The purpose-built unit, which welcomed its first patients in October 2011, improves the patient experience and outcomes by providing seamless care for stroke patients – with specialist hyper acute, acute and rehabilitation services all under one roof.
The opening featured speeches from the Trust Chairman Jane Stichbury, stroke consultant Dr Damian Jenkinson, lead stroke consultant Prof. Joseph Kwan and former patient Anna Coates, who had a stroke on Boxing Day.
Mrs Coates said:
"I was given thrombolysis and thankfully the treatment worked, so I was able to go home after four days under the care of the stroke Early Supported Discharge Team. I have come a long way an I owe that to the staff on the unit – I’m on the right road to recovery.”
Dr Damian Jenkinson, Stroke Consultant, said:
"The new unit is formed from the combination of the two previous stroke units on two sites, enabling us to capture 28 years of experience and innovation in caring for people with stroke.
"For instance, our service was one of the first in the country to offer 24/7 thrombolysis and use telemedicine, which enables doctors to assess patients remotely via a video link, so we can make important decisions about care quickly. This is now provided in the new unit”
Prof. Joseph Kwan, lead Stroke Consultant, said:
"95 per cent of patients are admitted directly to the unit, which means they are seeing the right specialists in the right place at the right time.
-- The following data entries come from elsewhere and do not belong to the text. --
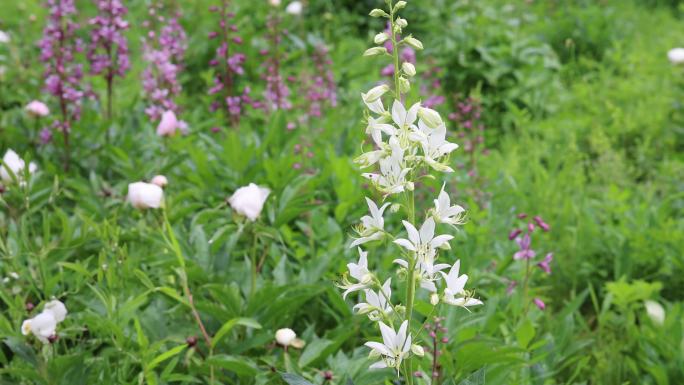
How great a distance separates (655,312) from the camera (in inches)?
102

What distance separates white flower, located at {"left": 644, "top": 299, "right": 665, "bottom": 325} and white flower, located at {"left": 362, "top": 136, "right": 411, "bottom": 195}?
4.97 ft

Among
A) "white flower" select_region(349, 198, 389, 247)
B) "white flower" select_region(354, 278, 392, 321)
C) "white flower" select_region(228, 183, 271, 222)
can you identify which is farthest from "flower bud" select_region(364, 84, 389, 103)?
"white flower" select_region(228, 183, 271, 222)

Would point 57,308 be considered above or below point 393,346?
below

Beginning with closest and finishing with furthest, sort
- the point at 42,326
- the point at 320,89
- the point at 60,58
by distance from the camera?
the point at 42,326 → the point at 60,58 → the point at 320,89

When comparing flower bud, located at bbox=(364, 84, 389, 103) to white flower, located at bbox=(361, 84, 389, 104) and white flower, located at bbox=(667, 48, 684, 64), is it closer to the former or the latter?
white flower, located at bbox=(361, 84, 389, 104)

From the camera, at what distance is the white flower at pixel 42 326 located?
1869 millimetres

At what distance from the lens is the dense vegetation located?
2125mm

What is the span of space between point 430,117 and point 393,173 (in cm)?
12

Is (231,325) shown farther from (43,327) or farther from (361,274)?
(361,274)

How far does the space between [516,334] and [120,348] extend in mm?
1087

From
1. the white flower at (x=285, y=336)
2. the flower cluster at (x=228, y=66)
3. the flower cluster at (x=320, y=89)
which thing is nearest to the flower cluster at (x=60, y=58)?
the flower cluster at (x=228, y=66)

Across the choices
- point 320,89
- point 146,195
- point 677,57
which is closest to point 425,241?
point 146,195

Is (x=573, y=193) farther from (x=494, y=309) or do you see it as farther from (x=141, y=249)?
(x=141, y=249)

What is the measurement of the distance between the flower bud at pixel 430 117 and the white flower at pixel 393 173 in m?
0.06
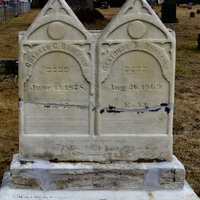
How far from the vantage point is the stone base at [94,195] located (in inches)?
165

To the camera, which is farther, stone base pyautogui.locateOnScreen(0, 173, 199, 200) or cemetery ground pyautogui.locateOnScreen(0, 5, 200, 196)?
cemetery ground pyautogui.locateOnScreen(0, 5, 200, 196)

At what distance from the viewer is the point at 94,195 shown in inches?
167

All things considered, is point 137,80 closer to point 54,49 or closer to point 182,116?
point 54,49

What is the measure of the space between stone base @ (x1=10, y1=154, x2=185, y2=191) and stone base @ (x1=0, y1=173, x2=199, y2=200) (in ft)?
0.16

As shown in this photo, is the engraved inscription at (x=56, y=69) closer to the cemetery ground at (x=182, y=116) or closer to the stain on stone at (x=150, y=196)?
the stain on stone at (x=150, y=196)

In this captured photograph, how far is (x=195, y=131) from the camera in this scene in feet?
22.5

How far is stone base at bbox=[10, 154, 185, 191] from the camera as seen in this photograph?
4277 mm

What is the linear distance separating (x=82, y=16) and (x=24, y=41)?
63.6 feet

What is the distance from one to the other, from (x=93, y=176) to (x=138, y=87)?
0.91m

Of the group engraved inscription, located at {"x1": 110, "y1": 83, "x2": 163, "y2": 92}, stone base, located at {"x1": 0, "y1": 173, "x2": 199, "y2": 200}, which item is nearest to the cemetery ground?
stone base, located at {"x1": 0, "y1": 173, "x2": 199, "y2": 200}

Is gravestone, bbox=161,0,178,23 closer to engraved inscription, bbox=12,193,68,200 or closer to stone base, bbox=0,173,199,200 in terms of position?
stone base, bbox=0,173,199,200

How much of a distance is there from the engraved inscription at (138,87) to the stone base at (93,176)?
70 centimetres

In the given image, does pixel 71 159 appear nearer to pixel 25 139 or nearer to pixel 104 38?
pixel 25 139

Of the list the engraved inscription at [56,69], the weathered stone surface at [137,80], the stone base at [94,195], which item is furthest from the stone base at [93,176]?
the engraved inscription at [56,69]
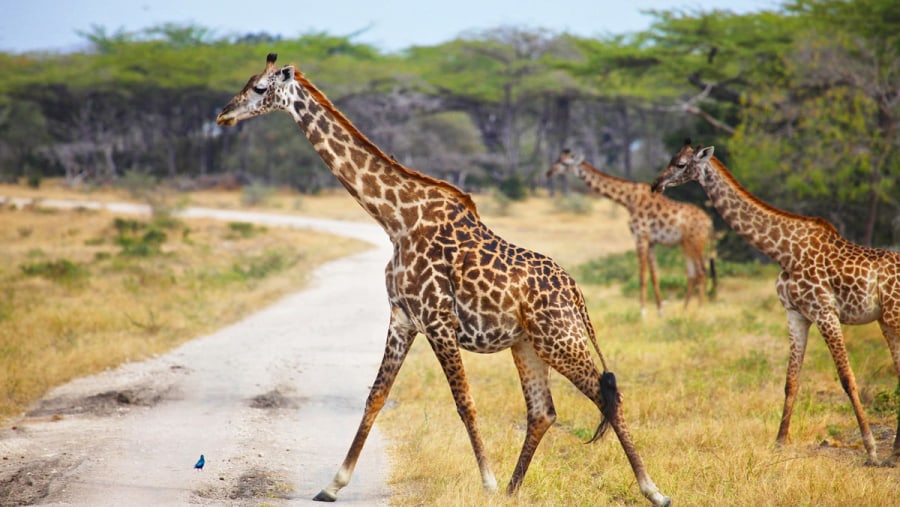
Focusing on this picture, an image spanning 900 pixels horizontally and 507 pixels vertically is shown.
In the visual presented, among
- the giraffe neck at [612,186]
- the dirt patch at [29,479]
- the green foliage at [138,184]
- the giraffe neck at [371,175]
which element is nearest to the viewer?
the dirt patch at [29,479]

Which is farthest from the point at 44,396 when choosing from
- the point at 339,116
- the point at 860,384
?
the point at 860,384

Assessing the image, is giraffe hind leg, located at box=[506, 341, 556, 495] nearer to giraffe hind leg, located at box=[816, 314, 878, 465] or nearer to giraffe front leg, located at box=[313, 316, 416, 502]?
giraffe front leg, located at box=[313, 316, 416, 502]

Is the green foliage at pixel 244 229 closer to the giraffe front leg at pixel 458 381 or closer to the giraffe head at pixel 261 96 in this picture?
the giraffe head at pixel 261 96

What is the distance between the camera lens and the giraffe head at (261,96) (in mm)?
6535

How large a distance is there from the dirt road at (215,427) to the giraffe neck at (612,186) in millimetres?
4736

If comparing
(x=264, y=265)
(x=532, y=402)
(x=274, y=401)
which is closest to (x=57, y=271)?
(x=264, y=265)

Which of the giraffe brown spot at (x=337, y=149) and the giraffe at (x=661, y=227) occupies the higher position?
the giraffe brown spot at (x=337, y=149)

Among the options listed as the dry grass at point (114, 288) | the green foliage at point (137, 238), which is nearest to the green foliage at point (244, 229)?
the dry grass at point (114, 288)

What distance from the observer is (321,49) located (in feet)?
194

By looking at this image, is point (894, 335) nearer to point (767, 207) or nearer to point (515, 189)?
point (767, 207)

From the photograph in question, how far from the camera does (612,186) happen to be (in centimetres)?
1562

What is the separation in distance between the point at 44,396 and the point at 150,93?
147 ft

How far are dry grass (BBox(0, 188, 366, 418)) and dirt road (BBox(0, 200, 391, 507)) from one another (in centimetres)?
46

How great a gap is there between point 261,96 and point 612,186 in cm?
991
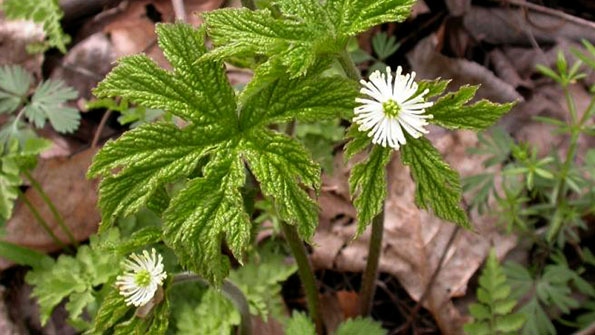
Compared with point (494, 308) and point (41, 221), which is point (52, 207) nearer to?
point (41, 221)

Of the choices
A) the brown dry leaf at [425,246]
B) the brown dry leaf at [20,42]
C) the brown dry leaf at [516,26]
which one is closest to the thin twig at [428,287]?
the brown dry leaf at [425,246]

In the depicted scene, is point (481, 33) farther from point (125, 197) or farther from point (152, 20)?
point (125, 197)

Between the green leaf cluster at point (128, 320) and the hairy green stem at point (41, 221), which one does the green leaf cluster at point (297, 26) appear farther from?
the hairy green stem at point (41, 221)

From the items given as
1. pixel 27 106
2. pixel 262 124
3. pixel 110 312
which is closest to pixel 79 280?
pixel 110 312

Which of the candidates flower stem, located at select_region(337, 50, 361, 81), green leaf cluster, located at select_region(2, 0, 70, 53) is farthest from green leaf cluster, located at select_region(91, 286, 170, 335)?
green leaf cluster, located at select_region(2, 0, 70, 53)

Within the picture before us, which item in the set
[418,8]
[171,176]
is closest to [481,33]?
[418,8]

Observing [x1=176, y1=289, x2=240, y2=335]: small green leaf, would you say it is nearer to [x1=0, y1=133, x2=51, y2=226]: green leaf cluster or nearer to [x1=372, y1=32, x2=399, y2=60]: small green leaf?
[x1=0, y1=133, x2=51, y2=226]: green leaf cluster
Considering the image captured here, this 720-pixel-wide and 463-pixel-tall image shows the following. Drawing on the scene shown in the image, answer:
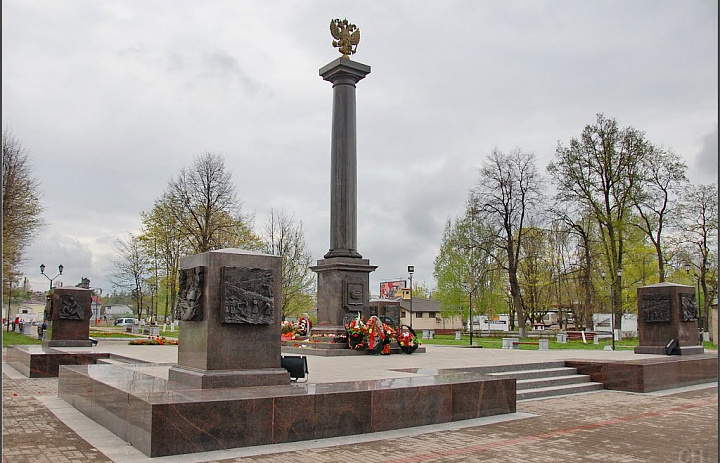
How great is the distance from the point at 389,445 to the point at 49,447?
4206 millimetres

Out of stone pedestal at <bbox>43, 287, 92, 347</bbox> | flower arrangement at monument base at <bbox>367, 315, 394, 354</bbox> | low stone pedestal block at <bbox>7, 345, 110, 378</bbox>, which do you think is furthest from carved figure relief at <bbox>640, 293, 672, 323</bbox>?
stone pedestal at <bbox>43, 287, 92, 347</bbox>

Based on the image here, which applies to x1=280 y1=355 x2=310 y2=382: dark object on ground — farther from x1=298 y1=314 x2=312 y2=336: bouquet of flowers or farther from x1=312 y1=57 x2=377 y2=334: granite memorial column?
x1=298 y1=314 x2=312 y2=336: bouquet of flowers

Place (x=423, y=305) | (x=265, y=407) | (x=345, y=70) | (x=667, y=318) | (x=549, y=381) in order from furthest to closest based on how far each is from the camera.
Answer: (x=423, y=305), (x=345, y=70), (x=667, y=318), (x=549, y=381), (x=265, y=407)

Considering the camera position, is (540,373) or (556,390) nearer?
(556,390)

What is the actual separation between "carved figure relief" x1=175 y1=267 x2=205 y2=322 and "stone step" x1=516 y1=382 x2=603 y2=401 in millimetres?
6724

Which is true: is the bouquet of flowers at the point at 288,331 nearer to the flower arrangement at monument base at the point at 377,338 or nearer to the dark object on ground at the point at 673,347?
the flower arrangement at monument base at the point at 377,338

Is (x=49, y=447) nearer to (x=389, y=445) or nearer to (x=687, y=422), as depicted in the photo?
(x=389, y=445)

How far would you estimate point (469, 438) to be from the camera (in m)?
8.62

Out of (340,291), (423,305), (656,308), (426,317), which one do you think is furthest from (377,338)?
(426,317)

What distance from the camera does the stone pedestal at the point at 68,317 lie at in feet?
66.0

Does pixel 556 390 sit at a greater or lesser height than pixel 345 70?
lesser

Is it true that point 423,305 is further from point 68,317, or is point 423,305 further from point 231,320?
point 231,320

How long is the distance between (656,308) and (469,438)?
12.4 m

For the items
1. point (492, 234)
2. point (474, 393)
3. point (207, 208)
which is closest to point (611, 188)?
point (492, 234)
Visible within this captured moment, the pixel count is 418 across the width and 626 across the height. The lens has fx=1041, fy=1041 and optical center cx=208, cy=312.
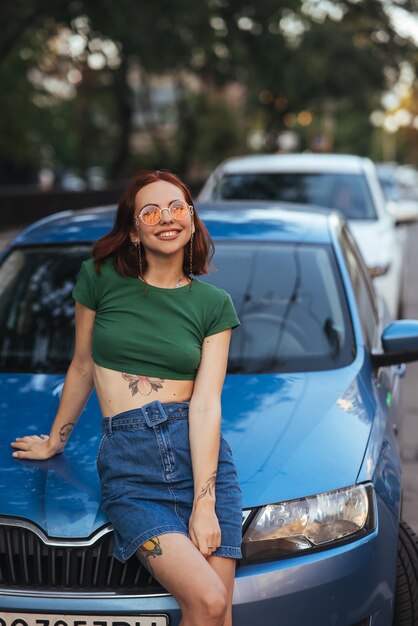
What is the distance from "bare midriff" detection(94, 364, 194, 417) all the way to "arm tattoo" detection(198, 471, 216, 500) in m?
0.26

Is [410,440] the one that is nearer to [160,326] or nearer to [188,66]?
[160,326]

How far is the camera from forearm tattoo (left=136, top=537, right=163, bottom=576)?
2557mm

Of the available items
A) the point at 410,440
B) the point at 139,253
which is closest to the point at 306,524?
the point at 139,253

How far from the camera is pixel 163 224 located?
2859 millimetres

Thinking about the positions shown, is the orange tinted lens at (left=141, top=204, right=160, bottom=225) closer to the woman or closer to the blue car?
the woman

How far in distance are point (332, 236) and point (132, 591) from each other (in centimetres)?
224

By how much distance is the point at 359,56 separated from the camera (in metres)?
29.7

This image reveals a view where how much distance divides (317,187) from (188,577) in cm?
727

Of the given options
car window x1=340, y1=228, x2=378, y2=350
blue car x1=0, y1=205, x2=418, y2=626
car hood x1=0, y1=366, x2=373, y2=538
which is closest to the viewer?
blue car x1=0, y1=205, x2=418, y2=626

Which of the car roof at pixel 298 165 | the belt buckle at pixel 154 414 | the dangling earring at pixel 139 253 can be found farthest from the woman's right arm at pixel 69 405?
the car roof at pixel 298 165

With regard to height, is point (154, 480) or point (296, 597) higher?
point (154, 480)

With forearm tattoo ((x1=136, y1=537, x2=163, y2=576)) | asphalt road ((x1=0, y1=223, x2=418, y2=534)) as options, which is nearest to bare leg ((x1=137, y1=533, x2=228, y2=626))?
forearm tattoo ((x1=136, y1=537, x2=163, y2=576))

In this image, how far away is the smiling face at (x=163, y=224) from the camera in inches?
113

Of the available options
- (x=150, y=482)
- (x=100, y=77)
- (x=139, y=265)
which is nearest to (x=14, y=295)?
(x=139, y=265)
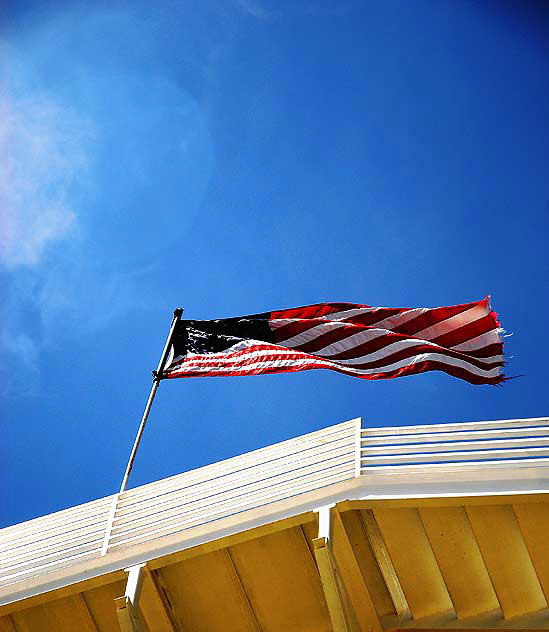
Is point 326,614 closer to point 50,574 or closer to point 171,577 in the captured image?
point 171,577

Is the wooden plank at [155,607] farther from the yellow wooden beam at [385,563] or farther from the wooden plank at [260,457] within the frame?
the yellow wooden beam at [385,563]

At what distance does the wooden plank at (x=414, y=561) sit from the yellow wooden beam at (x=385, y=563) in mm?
84

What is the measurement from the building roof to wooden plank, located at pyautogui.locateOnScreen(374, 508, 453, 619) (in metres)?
0.01

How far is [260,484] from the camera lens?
8297mm

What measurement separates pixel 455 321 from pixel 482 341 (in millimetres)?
498

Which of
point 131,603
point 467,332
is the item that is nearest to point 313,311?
point 467,332

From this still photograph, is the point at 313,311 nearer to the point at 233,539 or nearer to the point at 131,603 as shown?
the point at 233,539

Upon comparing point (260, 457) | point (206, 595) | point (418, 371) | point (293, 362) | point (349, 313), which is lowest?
point (206, 595)

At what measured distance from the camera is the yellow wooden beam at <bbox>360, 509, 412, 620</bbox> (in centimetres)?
792

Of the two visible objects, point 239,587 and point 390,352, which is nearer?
point 239,587

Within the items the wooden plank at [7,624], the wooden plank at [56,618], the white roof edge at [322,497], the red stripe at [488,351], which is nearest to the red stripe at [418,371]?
the red stripe at [488,351]

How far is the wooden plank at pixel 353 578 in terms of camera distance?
773cm

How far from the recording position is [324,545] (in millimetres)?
6895

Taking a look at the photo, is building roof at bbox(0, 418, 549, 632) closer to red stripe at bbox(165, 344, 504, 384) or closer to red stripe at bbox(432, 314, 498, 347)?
red stripe at bbox(165, 344, 504, 384)
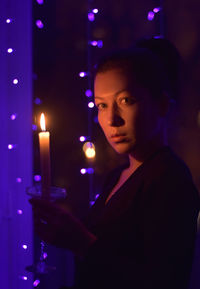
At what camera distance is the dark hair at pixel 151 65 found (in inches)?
36.7

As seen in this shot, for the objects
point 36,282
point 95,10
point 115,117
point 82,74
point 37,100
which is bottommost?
point 36,282

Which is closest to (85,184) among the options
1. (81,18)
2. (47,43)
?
(47,43)

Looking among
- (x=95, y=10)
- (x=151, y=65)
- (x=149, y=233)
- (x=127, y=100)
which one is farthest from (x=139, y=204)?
(x=95, y=10)

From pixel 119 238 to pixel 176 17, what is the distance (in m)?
1.48

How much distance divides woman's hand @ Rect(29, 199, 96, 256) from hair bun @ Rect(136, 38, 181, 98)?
56 cm

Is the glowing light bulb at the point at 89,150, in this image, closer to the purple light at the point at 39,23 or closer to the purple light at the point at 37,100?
the purple light at the point at 37,100

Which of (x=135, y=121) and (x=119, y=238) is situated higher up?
(x=135, y=121)

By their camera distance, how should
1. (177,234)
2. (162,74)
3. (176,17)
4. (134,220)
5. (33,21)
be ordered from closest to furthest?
(177,234), (134,220), (162,74), (176,17), (33,21)

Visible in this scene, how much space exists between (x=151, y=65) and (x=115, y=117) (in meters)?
0.21

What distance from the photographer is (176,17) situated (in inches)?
69.9

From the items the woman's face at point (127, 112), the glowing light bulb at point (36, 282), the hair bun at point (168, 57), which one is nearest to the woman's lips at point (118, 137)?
the woman's face at point (127, 112)

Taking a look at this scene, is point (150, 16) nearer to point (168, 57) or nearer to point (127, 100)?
point (168, 57)

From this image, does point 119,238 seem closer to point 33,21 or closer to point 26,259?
point 26,259

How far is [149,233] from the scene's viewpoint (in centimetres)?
76
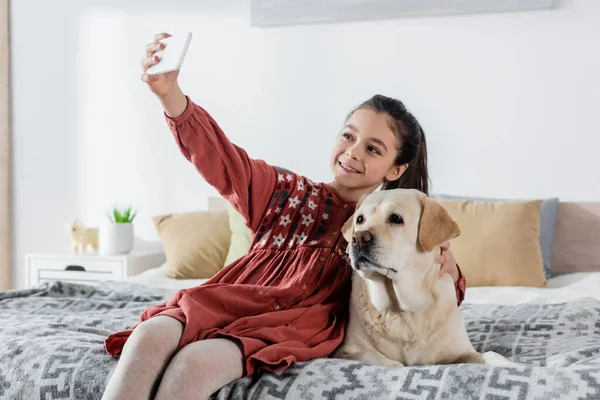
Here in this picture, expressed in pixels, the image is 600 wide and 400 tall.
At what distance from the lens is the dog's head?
1312mm

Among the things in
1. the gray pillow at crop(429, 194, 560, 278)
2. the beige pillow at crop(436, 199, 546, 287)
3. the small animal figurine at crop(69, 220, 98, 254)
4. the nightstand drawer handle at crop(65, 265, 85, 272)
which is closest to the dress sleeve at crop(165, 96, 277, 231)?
the beige pillow at crop(436, 199, 546, 287)

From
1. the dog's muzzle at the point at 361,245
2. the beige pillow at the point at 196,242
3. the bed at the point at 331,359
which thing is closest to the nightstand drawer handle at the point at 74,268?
the beige pillow at the point at 196,242

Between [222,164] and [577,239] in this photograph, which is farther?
[577,239]

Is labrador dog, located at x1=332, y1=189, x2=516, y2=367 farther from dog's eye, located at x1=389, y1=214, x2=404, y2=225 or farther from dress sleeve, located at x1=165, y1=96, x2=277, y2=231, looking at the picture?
dress sleeve, located at x1=165, y1=96, x2=277, y2=231

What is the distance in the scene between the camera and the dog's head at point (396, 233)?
1312mm

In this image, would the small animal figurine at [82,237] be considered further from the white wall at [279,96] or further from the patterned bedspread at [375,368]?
the patterned bedspread at [375,368]

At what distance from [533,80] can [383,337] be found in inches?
83.0

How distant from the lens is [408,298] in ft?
4.51

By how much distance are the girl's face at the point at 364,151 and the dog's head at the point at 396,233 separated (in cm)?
22

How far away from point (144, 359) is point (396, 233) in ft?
1.74

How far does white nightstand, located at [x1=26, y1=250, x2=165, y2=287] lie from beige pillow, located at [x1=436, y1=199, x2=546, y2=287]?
62.9 inches

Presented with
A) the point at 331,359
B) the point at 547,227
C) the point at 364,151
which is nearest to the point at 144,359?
the point at 331,359

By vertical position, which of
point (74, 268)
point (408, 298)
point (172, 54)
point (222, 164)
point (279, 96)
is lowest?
point (74, 268)

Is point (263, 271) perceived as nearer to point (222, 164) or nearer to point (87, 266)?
point (222, 164)
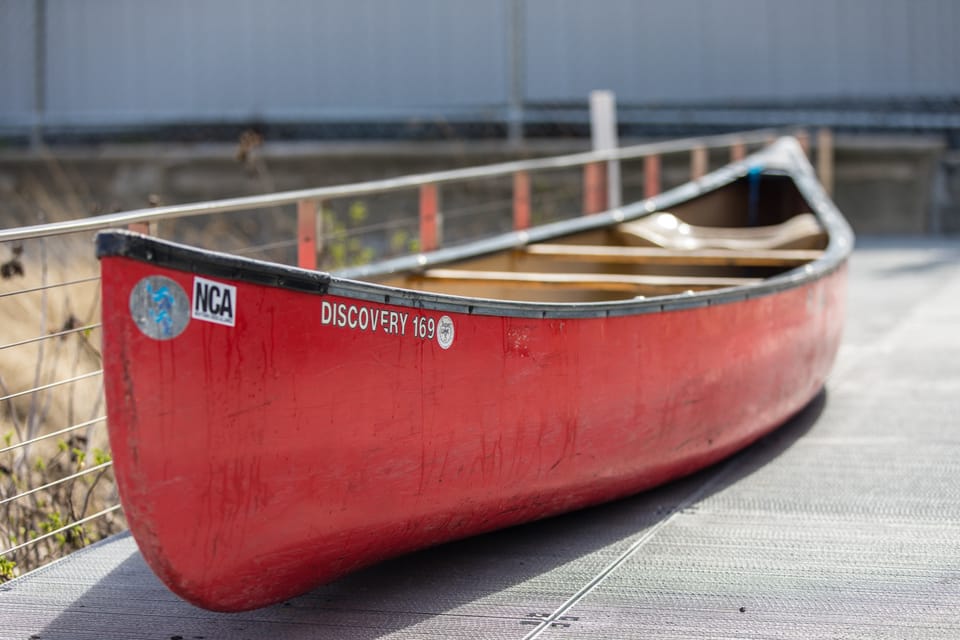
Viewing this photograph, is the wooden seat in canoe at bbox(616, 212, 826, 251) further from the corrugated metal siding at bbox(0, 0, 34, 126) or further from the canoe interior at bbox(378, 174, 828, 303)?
the corrugated metal siding at bbox(0, 0, 34, 126)

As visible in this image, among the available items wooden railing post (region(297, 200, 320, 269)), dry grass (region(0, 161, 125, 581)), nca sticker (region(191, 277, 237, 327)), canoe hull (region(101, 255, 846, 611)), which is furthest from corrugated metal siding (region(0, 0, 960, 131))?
nca sticker (region(191, 277, 237, 327))

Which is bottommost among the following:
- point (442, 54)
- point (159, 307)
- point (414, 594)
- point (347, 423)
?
point (414, 594)

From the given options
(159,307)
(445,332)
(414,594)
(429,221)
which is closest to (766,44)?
(429,221)

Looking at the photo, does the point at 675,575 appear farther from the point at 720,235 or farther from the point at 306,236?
the point at 720,235

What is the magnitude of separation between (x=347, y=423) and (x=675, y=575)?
123 cm

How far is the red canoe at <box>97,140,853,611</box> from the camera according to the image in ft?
10.7

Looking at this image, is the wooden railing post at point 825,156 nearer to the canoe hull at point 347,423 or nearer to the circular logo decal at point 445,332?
the canoe hull at point 347,423

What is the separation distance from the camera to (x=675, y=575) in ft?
13.3

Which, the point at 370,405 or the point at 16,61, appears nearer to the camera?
the point at 370,405

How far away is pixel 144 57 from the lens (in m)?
17.0

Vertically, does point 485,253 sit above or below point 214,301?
below

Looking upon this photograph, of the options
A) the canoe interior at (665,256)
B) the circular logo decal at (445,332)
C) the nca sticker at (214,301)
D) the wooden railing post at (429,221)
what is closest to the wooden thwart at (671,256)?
the canoe interior at (665,256)

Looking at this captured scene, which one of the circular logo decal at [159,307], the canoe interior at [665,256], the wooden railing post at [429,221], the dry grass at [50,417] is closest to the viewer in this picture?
the circular logo decal at [159,307]

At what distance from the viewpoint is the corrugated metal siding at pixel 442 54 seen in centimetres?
1540
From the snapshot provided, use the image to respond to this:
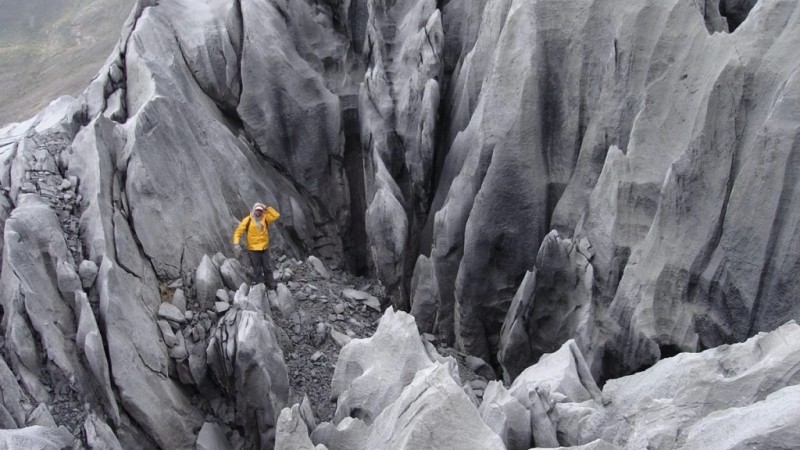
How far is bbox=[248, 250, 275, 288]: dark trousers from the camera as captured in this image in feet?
65.9

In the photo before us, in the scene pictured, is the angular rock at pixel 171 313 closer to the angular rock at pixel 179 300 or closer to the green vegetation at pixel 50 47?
the angular rock at pixel 179 300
"Having access to the right tests and treatments immediately; such as the clot busting drug, CT scans and neurotherapy, means that stroke patients have a better chance of regaining essential skills, such as talking and walking, quicker.”
After the official duties were completed, Sir Bruce was taken on a tour of the unit, where he took the opportunity to talk to staff, patients and their families..
The unit has mostly four-bed bays and all, apart from the hyper-acute, have access to their own shower and toilet. All bed spaces and most shower rooms also have overhead tracked hoist systems.
It also boasts a separate dining room, lounge, group therapy area and two gardens; one courtyard and a one lakeside garden area.
There are also assisted daily living facilities for occupational therapy, such as a kitchen area so that patients can re-learn essential skills they will need when they go home.
Around 700 stroke patients are expected to benefit from the new unit in its first 12 months.